- Directions -
This exercise asks for every line of the material that contains the word "precentral".

- Excerpted data -
*****

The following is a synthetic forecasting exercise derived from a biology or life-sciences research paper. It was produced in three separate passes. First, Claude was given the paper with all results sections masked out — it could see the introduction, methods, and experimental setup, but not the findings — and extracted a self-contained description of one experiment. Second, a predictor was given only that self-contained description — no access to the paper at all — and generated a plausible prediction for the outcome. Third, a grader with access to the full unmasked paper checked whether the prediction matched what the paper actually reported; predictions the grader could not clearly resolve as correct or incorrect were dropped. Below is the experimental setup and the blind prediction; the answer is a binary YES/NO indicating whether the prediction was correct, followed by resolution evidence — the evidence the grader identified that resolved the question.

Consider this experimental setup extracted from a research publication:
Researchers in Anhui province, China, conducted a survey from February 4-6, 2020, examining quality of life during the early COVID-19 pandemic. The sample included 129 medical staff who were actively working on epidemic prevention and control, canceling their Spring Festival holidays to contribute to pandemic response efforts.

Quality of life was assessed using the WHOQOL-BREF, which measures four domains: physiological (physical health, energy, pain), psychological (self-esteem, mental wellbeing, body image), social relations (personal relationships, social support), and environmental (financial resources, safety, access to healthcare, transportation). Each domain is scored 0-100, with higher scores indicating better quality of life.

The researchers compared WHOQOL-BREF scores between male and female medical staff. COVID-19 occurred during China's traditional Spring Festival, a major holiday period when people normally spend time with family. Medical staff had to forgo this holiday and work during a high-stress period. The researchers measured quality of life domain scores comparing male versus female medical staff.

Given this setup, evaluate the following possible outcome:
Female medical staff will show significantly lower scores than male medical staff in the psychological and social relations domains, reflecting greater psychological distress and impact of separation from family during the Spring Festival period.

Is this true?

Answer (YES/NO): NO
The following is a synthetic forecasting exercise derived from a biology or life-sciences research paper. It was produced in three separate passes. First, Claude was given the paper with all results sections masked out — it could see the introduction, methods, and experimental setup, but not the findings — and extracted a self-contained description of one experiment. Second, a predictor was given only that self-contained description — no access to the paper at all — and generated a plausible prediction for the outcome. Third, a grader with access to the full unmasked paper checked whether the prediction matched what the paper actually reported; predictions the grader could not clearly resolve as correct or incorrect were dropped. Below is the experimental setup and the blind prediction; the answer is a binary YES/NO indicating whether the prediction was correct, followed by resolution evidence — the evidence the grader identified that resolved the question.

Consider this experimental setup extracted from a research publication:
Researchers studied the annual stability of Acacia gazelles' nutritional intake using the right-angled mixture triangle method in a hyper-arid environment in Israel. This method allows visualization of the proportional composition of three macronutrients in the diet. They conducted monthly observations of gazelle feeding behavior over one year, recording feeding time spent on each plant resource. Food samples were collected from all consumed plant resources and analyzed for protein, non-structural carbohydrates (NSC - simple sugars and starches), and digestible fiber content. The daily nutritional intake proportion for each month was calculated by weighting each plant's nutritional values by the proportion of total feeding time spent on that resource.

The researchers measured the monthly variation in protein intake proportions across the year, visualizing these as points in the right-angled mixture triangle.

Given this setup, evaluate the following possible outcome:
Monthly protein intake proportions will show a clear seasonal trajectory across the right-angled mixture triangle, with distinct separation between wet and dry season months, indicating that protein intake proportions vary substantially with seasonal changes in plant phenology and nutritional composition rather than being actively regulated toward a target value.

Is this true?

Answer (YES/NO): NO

*****

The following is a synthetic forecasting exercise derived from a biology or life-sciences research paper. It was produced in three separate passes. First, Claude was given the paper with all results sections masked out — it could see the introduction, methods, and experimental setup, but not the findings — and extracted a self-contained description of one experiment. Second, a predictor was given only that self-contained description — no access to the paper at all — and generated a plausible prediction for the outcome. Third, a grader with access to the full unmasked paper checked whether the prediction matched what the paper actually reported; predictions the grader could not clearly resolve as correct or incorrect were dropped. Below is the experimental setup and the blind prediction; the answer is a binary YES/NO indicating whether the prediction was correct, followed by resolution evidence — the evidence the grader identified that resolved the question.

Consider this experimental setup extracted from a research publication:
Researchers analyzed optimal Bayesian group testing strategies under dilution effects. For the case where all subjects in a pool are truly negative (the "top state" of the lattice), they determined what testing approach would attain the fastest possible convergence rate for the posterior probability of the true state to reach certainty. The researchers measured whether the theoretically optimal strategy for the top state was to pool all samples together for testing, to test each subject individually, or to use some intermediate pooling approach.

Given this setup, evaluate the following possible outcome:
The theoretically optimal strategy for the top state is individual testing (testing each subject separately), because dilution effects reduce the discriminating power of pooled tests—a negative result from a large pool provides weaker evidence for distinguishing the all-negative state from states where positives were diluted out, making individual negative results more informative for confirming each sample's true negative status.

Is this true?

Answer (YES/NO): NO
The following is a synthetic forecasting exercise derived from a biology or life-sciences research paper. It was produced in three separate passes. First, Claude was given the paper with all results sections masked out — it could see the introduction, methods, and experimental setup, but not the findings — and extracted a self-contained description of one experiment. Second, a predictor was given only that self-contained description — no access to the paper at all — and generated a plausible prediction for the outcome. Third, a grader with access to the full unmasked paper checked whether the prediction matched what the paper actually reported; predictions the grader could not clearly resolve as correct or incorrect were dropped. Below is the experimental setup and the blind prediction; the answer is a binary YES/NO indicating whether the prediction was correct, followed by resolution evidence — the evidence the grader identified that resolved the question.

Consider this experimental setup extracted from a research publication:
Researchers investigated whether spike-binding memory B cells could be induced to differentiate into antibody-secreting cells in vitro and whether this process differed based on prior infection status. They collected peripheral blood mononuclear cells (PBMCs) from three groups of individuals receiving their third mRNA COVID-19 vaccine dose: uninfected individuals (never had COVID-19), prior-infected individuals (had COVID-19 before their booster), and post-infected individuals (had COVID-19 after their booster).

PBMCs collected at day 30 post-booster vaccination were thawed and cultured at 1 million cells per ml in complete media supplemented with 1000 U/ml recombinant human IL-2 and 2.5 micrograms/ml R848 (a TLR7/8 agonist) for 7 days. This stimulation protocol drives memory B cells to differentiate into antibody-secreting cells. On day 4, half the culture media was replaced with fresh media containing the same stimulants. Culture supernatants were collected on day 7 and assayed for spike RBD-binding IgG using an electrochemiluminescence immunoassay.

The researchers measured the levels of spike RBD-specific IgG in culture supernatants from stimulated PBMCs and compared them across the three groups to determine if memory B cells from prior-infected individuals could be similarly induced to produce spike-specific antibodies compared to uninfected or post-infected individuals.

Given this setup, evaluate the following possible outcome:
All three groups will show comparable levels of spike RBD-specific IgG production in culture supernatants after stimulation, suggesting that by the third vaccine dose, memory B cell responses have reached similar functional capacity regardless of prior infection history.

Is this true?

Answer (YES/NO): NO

*****

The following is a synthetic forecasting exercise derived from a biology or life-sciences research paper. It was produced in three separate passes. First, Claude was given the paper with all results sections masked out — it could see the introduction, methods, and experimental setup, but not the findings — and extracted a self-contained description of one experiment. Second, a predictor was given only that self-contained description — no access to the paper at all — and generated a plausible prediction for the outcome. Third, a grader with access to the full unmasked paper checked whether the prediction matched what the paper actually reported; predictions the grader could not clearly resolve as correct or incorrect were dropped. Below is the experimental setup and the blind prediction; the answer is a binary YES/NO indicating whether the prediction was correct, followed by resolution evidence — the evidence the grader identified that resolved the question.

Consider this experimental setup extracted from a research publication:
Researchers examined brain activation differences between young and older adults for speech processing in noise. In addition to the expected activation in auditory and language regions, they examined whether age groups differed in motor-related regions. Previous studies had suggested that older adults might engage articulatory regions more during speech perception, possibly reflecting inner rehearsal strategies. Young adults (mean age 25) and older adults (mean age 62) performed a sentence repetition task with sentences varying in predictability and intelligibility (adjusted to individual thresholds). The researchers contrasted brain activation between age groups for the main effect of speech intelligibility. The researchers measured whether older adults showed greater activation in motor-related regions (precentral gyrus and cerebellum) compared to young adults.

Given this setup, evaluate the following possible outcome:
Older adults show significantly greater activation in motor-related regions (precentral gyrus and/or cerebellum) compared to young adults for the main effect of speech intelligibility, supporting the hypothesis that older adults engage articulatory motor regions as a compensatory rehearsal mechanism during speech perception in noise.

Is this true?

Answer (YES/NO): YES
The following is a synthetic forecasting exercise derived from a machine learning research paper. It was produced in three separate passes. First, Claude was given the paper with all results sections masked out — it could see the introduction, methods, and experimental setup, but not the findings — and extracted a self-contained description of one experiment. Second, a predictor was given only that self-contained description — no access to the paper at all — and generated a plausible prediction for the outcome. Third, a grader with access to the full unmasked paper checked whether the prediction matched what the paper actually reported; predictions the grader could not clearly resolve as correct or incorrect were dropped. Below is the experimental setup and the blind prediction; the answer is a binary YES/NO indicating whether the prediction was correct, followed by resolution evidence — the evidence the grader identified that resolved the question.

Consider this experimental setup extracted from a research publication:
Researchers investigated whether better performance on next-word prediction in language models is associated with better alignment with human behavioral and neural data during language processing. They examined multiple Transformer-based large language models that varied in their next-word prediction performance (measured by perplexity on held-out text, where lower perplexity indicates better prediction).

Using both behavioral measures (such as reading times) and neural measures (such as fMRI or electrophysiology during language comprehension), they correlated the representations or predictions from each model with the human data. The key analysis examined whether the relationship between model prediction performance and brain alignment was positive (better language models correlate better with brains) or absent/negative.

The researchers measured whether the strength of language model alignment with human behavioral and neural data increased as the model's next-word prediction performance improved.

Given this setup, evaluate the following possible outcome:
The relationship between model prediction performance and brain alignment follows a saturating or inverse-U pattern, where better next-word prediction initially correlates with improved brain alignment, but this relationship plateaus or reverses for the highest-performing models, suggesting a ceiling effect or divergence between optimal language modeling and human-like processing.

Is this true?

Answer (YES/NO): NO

*****

- Written response -
Researchers examined brain activation differences between young and older adults for speech processing in noise. In addition to the expected activation in auditory and language regions, they examined whether age groups differed in motor-related regions. Previous studies had suggested that older adults might engage articulatory regions more during speech perception, possibly reflecting inner rehearsal strategies. Young adults (mean age 25) and older adults (mean age 62) performed a sentence repetition task with sentences varying in predictability and intelligibility (adjusted to individual thresholds). The researchers contrasted brain activation between age groups for the main effect of speech intelligibility. The researchers measured whether older adults showed greater activation in motor-related regions (precentral gyrus and cerebellum) compared to young adults.
Older adults show significantly greater activation in motor-related regions (precentral gyrus and/or cerebellum) compared to young adults for the main effect of speech intelligibility, supporting the hypothesis that older adults engage articulatory motor regions as a compensatory rehearsal mechanism during speech perception in noise.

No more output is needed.